What Developers Can Learn From Columbo 10 January 2014
"You know, sir, it's a funny thing. All my life I kept running into smart people. I don't just mean smart like you and the people in this house. You know what I mean. In school, there were lots of smarter kids. And when I first joined the force, sir, they had some very clever people there. And I could tell right away that it wasn't gonna be easy making detective as long as they were around."
-- Columbo (1977)
Software developers work in the mental arena; they use their mind's eye to abstract over concepts that often don't exist in the physical realm and manipulate them to capture business rules and models. Consequently, they are notoriously careful about preserving the image of their own intelligence, substituting personal development for narcissistic self-preservation. Maybe if they were a little bit more like the fictional character Lieutenant Columbo, they could turn their intellectual naivete to their advantage by using it as an opportunity to learn from their peers and colleagues.
The characterisation of Columbo is an excellent study in Socratic irony -- to the suspects in each episode he is a fumbling, feckless, frump of a man but to the audience he has no less deductive prowess than Baker Street's finest. His comfort with his outward stupidity is what keeps others underestimating him and is what ultimately leads to their demise. Put as as coldly as this, you'd be forgiven for thinking he was a manipulative wretch, but he is otherwise professional and warmingly disarming.
What Are You Hiding?
Have you ever rebased a new feature to within an inch of its life because you didn't want anyone to see the stupid commits in your feature branch? Pretended to know exactly what a colleague was talking about when you started at new company because you were afraid of being exposed as an imposter? Pushed an entire hobby project to Github in a single commit because you swore at yourself in a three of the original commit messages for being a bit of a shit gibbon? Sound familiar?

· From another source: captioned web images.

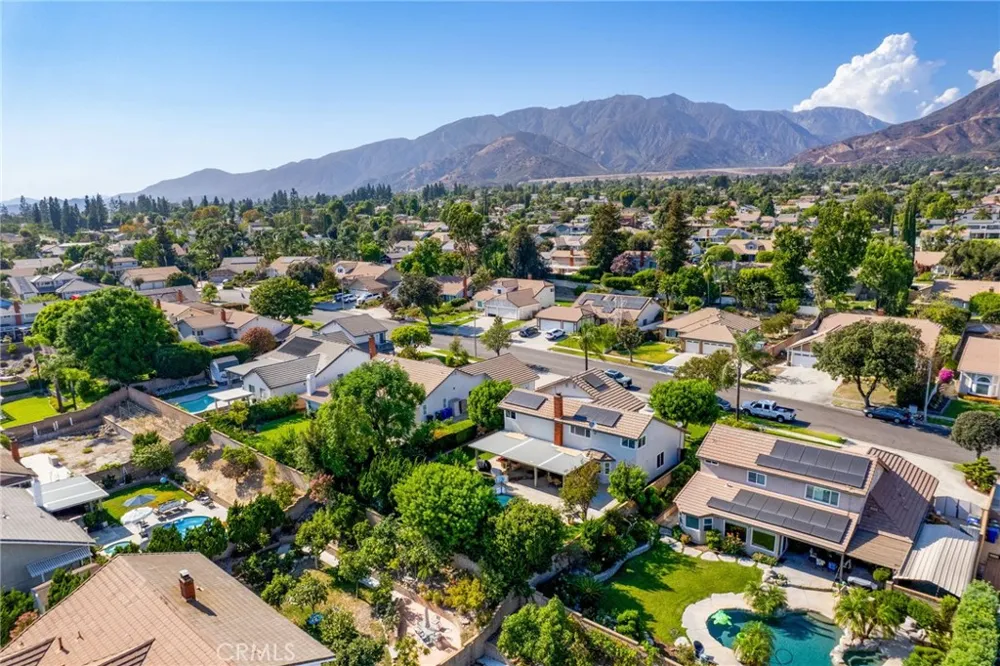 912 Pineridge Upland, CA 91784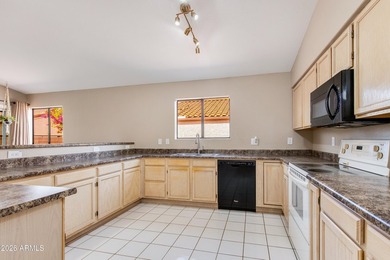 New price, new carpet, new photos. If you passed on this one - photo 2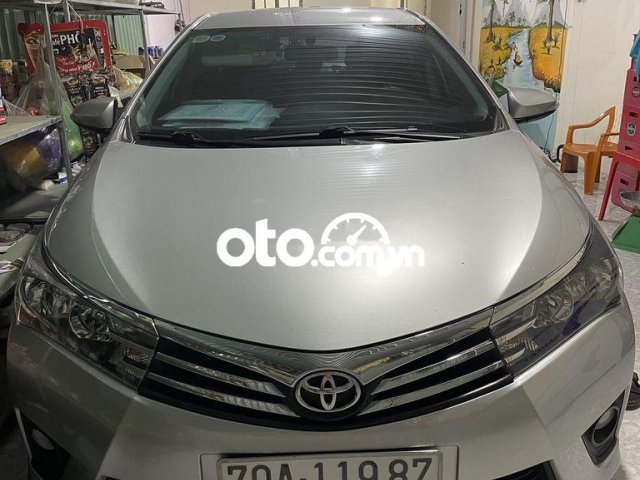 Bán Toyota Corolla Altis đời 2017, màu xám0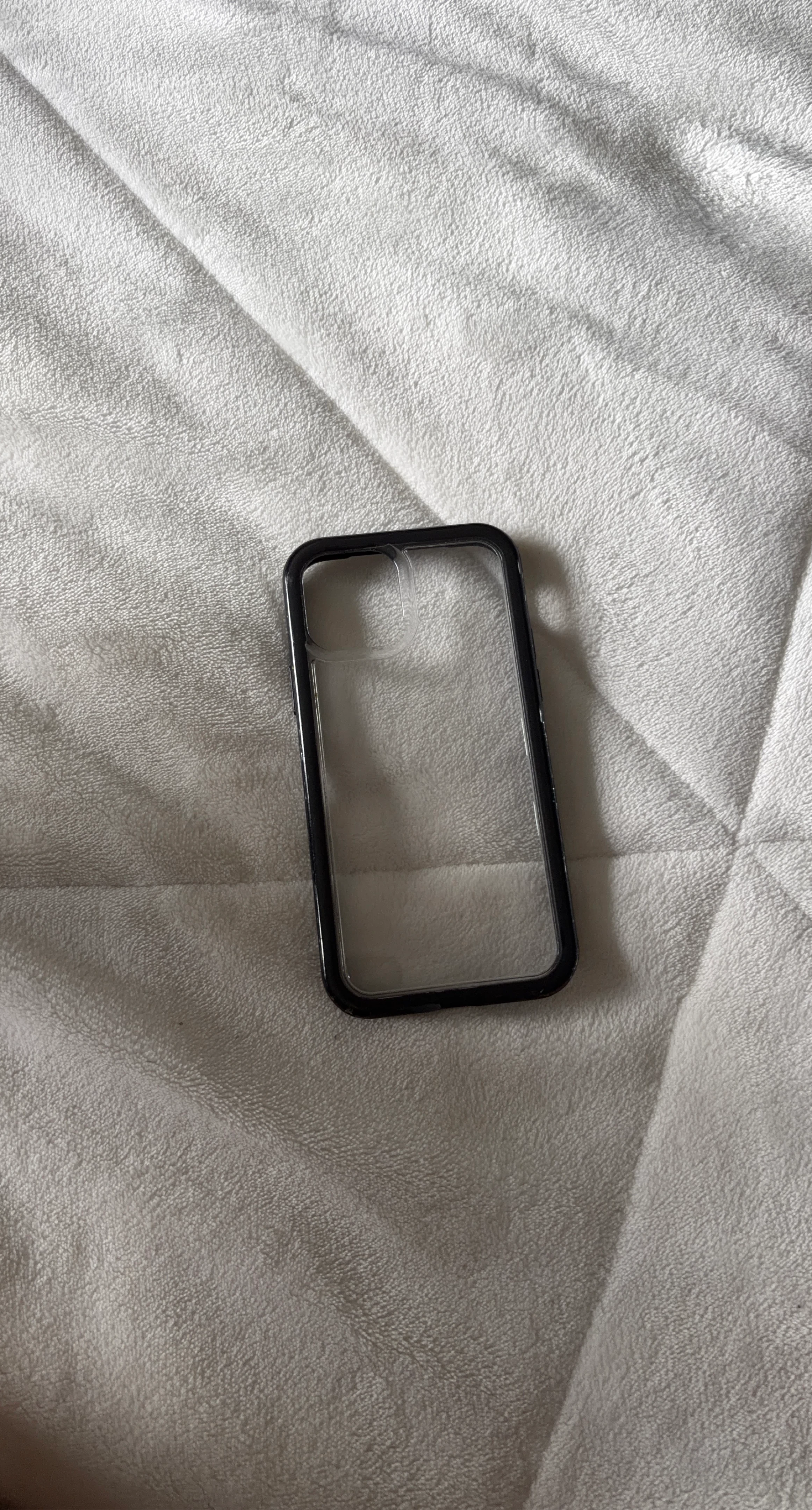 Black iPhone 15 otterbox case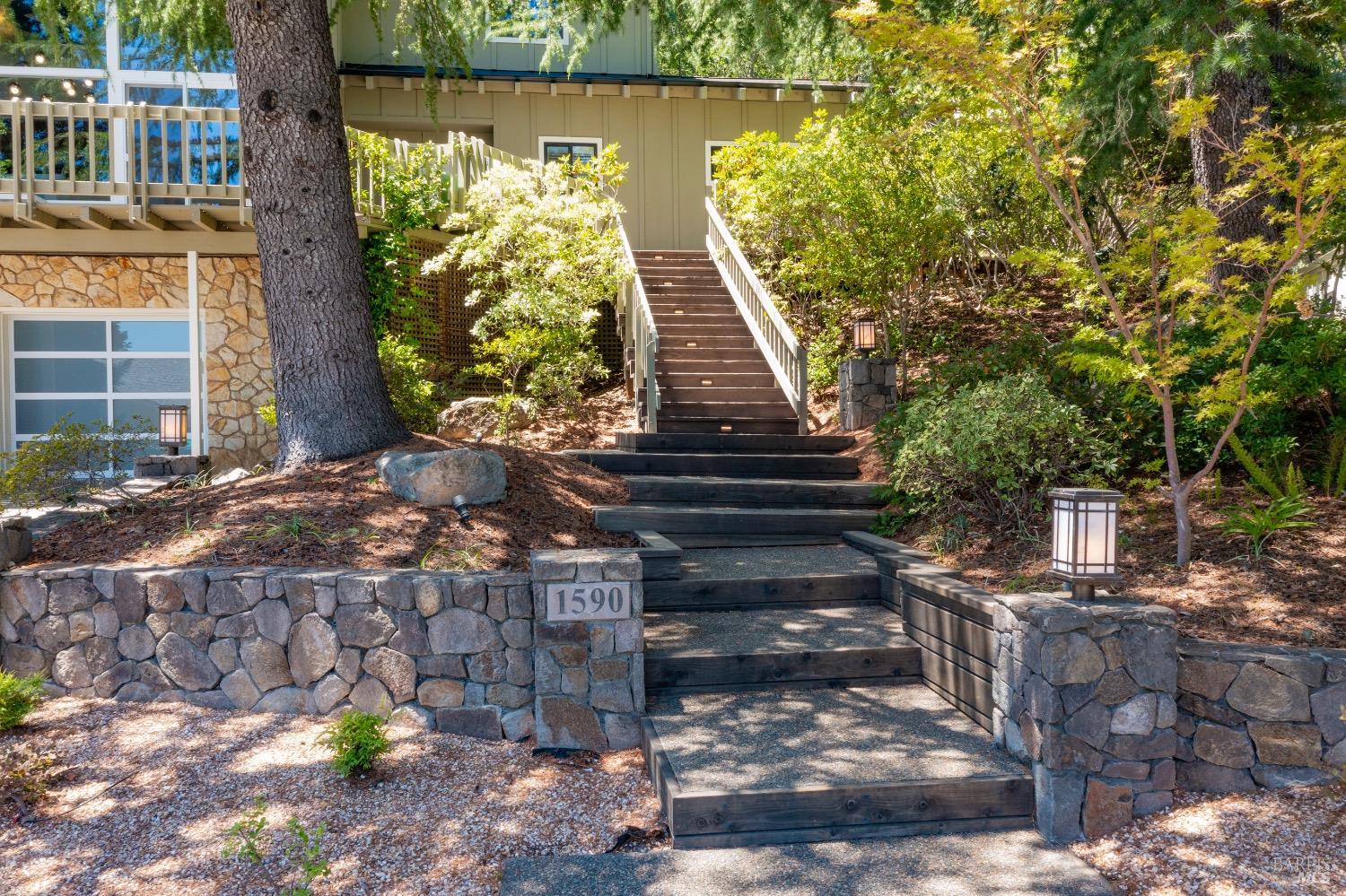 1590 Sylvaner Avenue St. Helena CA 94574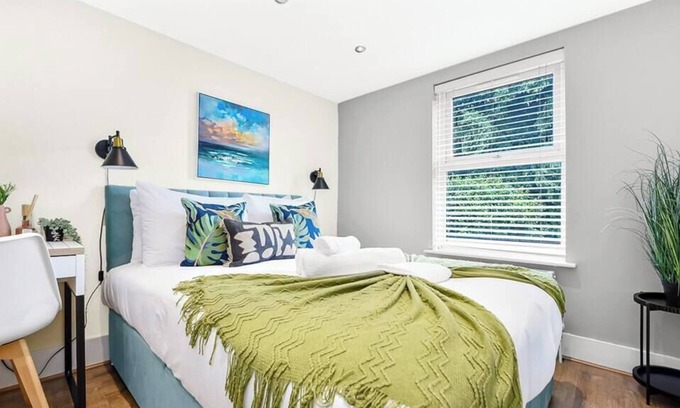 Forest Gate House | Warmth and Grace: Comfy Homestead for Large Groups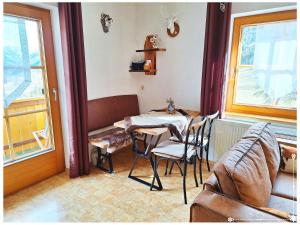 een tafel en stoelen in een kamer met een raam bij Fewo-Egger-Thalmann in Virgen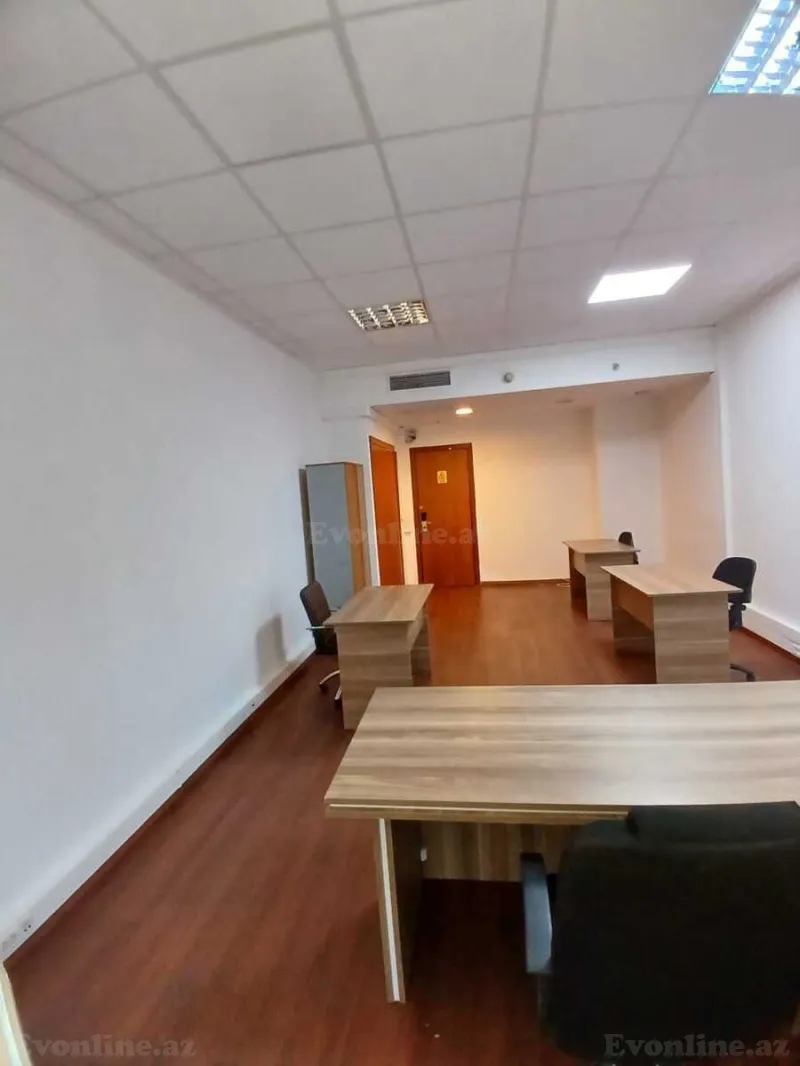 Kirayə verilir Ofis 40 m² 8 Noyabr m. - şəkil 5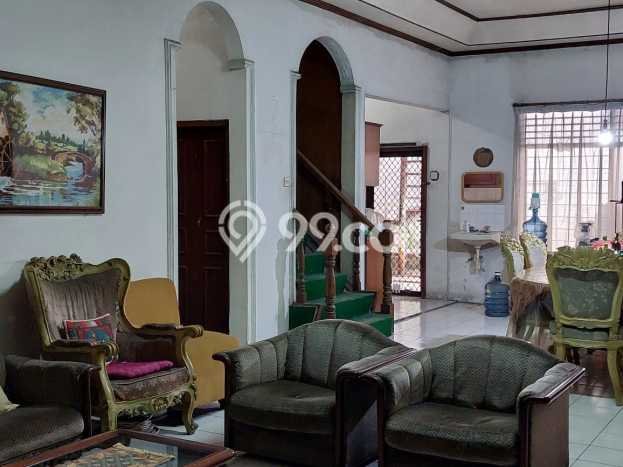 Rumah Elit Modern Tanpa Renovasi di Gudang Peluru Jakarta Selatan Rumah Elit Modern Tanpa Renovasi di Gudang Peluru Jakarta Selatan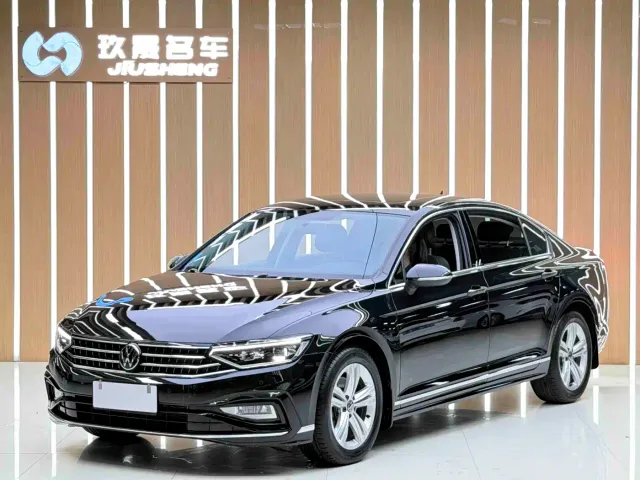 Фотография автомобиля — Volkswagen Magotan
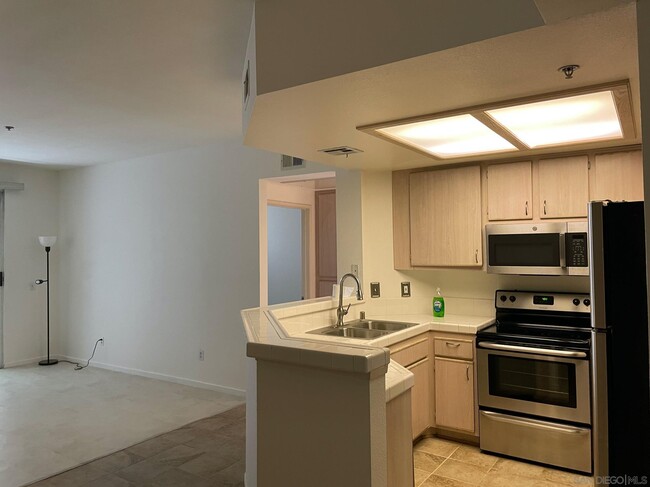 Building Photo - 640 Camino De La Reina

If it does then you traded the opportunity to have a discussion for vanity.
Get Comfortable With Your Own Stupidity
It simply isn't possible to be well-read in all areas of computer science, nor is it possible to be familiar with the ever-growing set of tools we have at our disposal. But by being open about, and accepting of, your lack of knowledge you open up yourself to the opportunity of having a discussion with your peers and colleagues -- don't preclude this by trying to save face because you're the only one who'll lose out.